DOCUMENT TEXT:

These are my favorites:
“What you need is a good kick up the backside.”
“Go out and buy yourself some clothes. That will pick you up.”
“Are you sure you don’t have a mental problem?”
“How about I cook you a good meal. That will make things better.”
“Have you tried acupuncture?”
“Get a job!”

And the all time best:
“Why don’t you try not being depressed.”

Nothing cuts deeper to someone with depression, than when their serious condition is trivialized by another who doesn’t understand it.

Depression is an illness that can be life-threatening. Everyone should take it seriously and think before they say something that may diminish someone else’s sense of self. Thanks for understanding, and share this with friends and family!

STIGMA and Mental Health Problems

I found these statistics disheartening, but again, I find hope that people (even our government!) want to do something to change it! What can you do to facilitate change?

Campaign For Mental Health Recovery Campaign Sponsor: U.S. Department of Health and Human Services

Substance Abuse and Mental Health Services Administration (SAMHSA) Volunteer Advertising Agency: Grey Worldwide


Encourage, educate and inspire 18-25 year olds to step up and support friends they know are experiencing a mental health problem.

TASKS TO CARRY OUT:
1 > Please summarize the text on depression and mental health stigma in two sentences.
2 > Write the next few sentences of the text on depression and mental health stigma, picking up after its final sentence.
You won't need the entries for this work.

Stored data
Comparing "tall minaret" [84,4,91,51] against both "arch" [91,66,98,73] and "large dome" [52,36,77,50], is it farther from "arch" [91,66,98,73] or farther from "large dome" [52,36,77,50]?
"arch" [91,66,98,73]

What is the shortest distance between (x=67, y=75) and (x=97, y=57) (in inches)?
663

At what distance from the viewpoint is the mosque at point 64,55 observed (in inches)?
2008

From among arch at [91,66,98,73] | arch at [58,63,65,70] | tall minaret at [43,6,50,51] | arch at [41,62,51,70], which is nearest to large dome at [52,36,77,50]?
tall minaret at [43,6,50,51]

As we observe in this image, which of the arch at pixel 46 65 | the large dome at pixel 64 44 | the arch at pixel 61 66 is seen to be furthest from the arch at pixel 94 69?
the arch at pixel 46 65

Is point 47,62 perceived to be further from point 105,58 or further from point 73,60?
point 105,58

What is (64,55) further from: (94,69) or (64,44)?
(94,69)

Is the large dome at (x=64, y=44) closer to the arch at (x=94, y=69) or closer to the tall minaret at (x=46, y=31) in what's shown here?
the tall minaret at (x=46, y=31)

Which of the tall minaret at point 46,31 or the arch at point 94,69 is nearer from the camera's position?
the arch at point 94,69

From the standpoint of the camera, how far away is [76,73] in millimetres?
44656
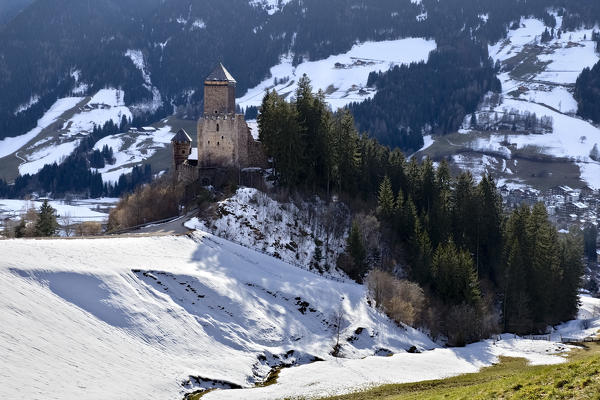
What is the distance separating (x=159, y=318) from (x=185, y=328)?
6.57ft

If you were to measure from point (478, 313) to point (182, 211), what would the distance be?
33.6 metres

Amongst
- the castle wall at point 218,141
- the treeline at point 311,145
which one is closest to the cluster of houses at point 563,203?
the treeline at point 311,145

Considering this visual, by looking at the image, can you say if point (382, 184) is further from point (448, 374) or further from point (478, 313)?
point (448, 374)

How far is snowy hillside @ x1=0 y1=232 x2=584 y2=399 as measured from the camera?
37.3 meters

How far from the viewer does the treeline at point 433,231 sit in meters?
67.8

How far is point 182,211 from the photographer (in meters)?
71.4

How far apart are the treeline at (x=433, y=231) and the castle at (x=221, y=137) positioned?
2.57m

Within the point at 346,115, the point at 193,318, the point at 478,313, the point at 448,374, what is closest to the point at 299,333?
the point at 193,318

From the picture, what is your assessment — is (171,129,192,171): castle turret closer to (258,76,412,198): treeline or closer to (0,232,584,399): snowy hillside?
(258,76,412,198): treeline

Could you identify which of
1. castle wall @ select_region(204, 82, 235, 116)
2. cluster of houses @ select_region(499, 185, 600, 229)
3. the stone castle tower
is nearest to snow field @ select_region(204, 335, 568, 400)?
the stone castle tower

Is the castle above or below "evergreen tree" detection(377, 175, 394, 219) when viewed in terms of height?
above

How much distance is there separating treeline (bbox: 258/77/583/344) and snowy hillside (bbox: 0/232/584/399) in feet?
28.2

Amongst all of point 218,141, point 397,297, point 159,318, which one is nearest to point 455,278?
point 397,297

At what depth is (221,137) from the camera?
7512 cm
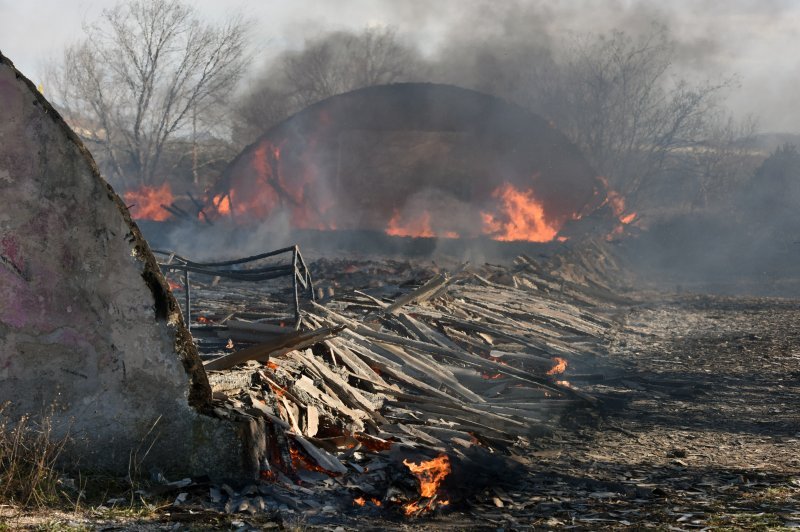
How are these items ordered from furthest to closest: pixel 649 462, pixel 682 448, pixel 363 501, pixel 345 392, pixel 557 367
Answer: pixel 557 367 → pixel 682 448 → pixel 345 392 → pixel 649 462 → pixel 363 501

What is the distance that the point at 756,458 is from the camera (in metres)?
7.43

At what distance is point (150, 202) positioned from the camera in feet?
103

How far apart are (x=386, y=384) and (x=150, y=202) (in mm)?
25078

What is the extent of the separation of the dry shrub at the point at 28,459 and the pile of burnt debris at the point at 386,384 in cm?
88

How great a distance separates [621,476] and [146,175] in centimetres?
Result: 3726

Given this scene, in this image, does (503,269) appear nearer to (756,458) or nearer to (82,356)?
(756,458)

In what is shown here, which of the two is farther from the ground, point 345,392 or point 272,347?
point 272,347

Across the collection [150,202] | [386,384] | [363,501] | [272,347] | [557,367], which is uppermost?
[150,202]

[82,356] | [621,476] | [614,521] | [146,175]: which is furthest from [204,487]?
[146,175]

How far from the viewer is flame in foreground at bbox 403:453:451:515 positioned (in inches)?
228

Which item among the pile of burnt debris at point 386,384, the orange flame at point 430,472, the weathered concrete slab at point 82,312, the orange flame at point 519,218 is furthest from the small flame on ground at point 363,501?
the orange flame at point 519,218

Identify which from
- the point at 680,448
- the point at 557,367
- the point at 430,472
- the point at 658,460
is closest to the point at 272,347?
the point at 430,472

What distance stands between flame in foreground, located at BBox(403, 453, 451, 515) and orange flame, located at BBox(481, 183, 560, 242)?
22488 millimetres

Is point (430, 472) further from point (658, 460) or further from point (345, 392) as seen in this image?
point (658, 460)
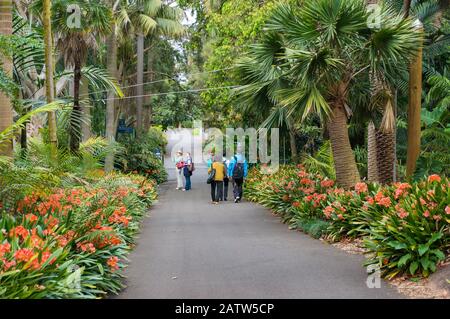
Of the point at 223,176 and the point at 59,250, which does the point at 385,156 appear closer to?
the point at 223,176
--
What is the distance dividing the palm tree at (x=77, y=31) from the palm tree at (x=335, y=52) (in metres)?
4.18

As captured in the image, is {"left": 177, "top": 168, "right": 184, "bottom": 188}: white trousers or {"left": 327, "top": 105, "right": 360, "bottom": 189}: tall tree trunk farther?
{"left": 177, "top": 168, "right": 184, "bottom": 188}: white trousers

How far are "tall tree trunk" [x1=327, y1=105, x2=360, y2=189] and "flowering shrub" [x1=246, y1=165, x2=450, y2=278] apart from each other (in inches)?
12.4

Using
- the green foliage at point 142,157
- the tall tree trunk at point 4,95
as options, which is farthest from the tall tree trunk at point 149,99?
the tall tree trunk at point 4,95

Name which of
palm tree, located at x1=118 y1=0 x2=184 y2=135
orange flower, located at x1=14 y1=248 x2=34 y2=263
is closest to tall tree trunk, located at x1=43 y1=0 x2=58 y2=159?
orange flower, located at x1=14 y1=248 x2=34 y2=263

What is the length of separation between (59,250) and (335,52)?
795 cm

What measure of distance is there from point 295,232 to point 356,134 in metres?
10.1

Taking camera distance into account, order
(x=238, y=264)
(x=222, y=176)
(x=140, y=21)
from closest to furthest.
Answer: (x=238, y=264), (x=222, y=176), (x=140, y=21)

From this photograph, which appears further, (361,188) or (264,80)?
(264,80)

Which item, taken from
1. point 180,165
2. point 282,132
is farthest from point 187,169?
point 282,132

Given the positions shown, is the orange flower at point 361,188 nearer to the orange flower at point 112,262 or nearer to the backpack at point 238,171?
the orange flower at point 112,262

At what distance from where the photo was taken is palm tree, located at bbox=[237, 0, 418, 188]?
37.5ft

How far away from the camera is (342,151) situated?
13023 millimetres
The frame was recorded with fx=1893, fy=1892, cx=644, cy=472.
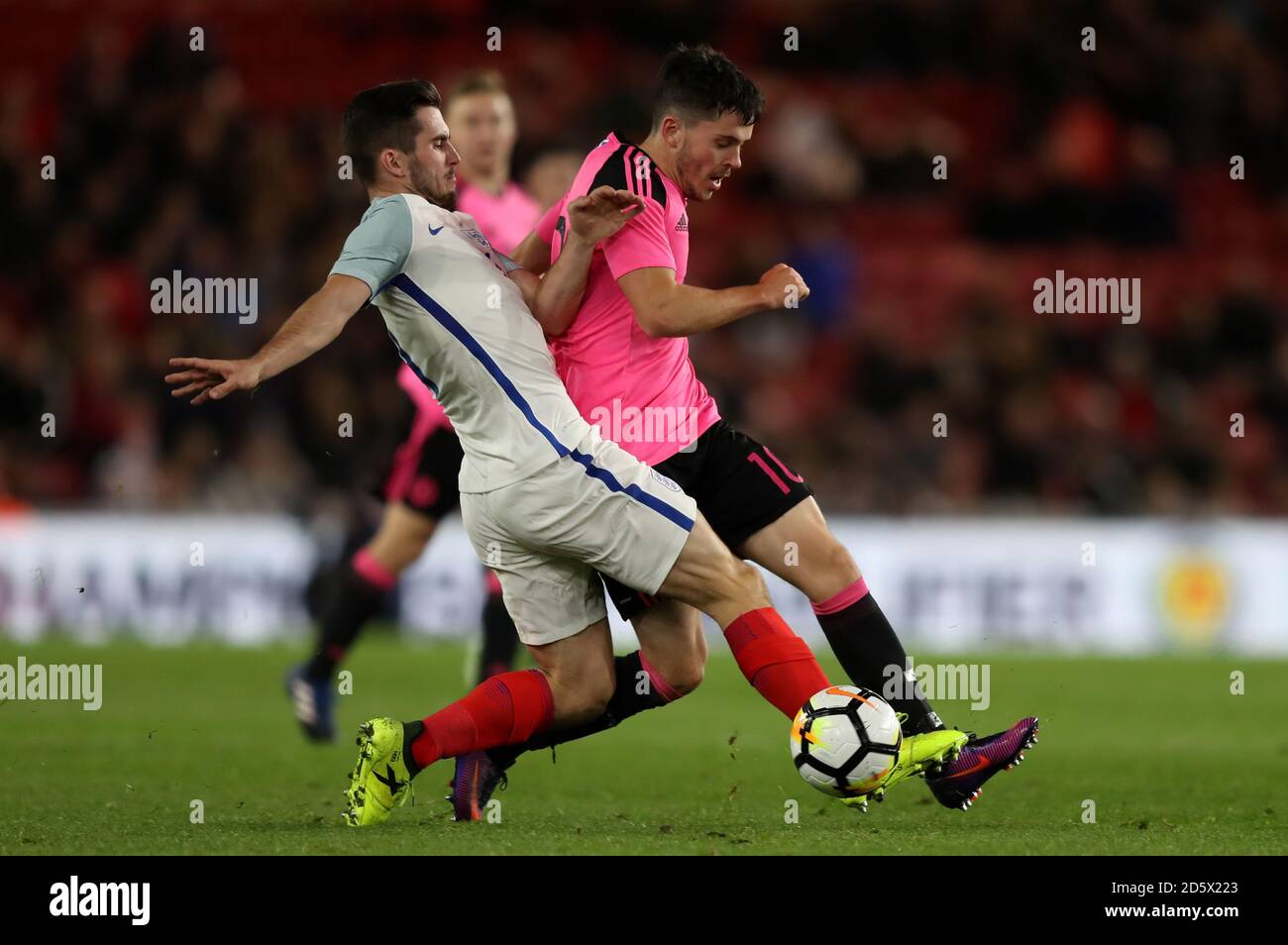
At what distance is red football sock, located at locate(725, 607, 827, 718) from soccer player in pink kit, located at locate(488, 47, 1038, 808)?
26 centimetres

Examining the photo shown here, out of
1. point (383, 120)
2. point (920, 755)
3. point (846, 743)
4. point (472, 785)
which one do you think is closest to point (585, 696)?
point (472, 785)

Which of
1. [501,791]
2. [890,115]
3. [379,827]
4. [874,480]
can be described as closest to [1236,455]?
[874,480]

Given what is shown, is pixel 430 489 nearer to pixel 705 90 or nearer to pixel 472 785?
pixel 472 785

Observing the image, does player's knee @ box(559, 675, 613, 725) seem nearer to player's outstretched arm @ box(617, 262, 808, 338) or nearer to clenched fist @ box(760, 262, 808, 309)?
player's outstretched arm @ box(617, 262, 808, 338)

RESPONSES BY ITEM NUMBER:
1 > The text lists dismissive remarks made to people with depression, such as "Get a job!" and "Why don't you try not being depressed," and says nothing cuts deeper than having the condition trivialized. It calls depression a potentially life-threatening illness that everyone should take seriously, then turns to mental health stigma and a U.S. Department of Health and Human Services campaign to encourage 18-25 year olds to support friends with mental health problems.

2 >
Mental illnesses (depression, anxiety, bipolar disorder, schizophrenia, etc.) are widespread and often misunderstood. According to SAMHSA in 2005 there were an estimated 24.6 million adults aged 18 or older who experienced serious psychological distress (SPD), which is highly correlated with serious mental illness. Among 18-25 year olds, the prevalence of SPD is high (18.6 % for 18-25, vs. 11.3% for all adults 18+) yet this age group shows the lowest rate of help-seeking behaviors. Additionally, those with mental health conditions in this segment have a high potential to minimize future disability and pursue recovery if social acceptance is broadened and they receive the right support and services early on.

Mental health recovery is a journey of healing and transformation enabling a person with a mental health problem to live a meaningful life in a community of his or her choice while striving to achieve his or her full potential.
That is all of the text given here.